-- PROVIDED TEXT --

'''

Frequently Asked Questions

The geometric distribution models the number of independent Bernoulli trials needed to get the first success, where each trial has probability p of success. It is memoryless — past failures do not affect future probabilities.

The memoryless property means P(X > m + n | X > m) = P(X > n). In plain terms, if you have already had k failures, the distribution of remaining trials until success is the same as at the start. This is unique to the geometric (and exponential) distributions.

The geometric distribution is a special case of the negative binomial distribution with r = 1. The negative binomial models the number of trials until r successes, while geometric models trials until 1 success.

Use it when you are counting the number of trials until the first success, each trial is independent, and the success probability p is constant across trials. Examples include coin flips until heads, or inspections until finding a defect.

P(X = k) = (1−p)^(k−1) × p means there were exactly k−1 failures (each with probability 1−p) before the first success (probability p) on trial k.

Real-World Applications

🎲
Game Theory
Calculate the expected number of dice rolls until a specific outcome — e.g. expected rolls to get a "6" on a fair die is 1/p = 6.
🔬
Quality Control
Model the number of items inspected before finding the first defective unit, given a known defect rate.
📡
Network Packet Retransmission
In unreliable networks, model the number of transmission attempts needed before a packet is successfully acknowledged.
💊
Clinical Trials
Estimate the number of patient screenings needed before finding the first eligible trial participant given a known eligibility rate.
Equipment Failure Modelling
For components with a constant per-cycle failure rate, the geometric distribution models cycles until first failure (discrete-time reliability).

'''

-- WORK TO COMPLETE --
(a) Return everything in the geometric distribution text from "Use it when" down to "on trial k.", word for word.
(b) According to the geometric distribution text, why does the formula P(X = k) = (1−p)^(k−1) × p take that form? Answer in one to three sentences.
The items come from a separate source, unrelated to the geometric distribution text.

-- RECORDS PROVIDED --
'''

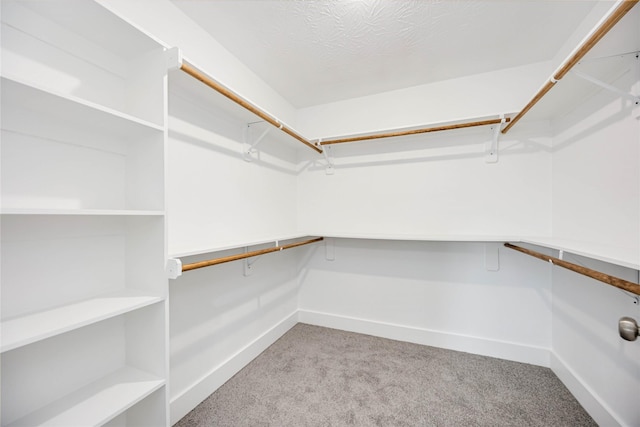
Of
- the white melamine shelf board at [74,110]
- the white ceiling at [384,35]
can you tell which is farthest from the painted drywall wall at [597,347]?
the white melamine shelf board at [74,110]

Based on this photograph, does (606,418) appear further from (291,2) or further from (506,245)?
(291,2)

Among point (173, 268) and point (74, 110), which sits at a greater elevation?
point (74, 110)

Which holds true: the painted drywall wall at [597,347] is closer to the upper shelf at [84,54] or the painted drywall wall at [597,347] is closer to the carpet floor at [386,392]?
the carpet floor at [386,392]

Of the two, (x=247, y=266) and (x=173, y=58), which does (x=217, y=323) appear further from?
(x=173, y=58)

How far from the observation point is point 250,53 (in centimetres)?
183

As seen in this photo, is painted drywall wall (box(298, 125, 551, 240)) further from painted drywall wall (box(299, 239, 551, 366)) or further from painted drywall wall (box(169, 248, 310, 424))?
painted drywall wall (box(169, 248, 310, 424))

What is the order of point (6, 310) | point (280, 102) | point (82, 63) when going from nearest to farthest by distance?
point (6, 310) < point (82, 63) < point (280, 102)

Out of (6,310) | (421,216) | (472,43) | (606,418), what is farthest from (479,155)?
(6,310)

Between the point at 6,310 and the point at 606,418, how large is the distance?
103 inches

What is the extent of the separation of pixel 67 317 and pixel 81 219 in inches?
15.0

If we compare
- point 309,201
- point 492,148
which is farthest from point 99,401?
point 492,148

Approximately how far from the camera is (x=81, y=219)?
1018 mm

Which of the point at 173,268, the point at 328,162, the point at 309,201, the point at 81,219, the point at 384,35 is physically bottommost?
the point at 173,268

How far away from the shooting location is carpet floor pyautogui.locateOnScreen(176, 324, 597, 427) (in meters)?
1.42
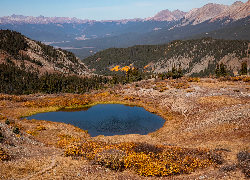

'''

-- SOLVED PROBLEMS --
(a)
Use it when you are counting the number of trials until the first success, each trial is independent, and the success probability p is constant across trials. Examples include coin flips until heads, or inspections until finding a defect.

P(X = k) = (1−p)^(k−1) × p means there were exactly k−1 failures (each with probability 1−p) before the first success (probability p) on trial k.

(b) The formula describes exactly k−1 failures, each with probability 1−p, followed by the first success, with probability p, on trial k.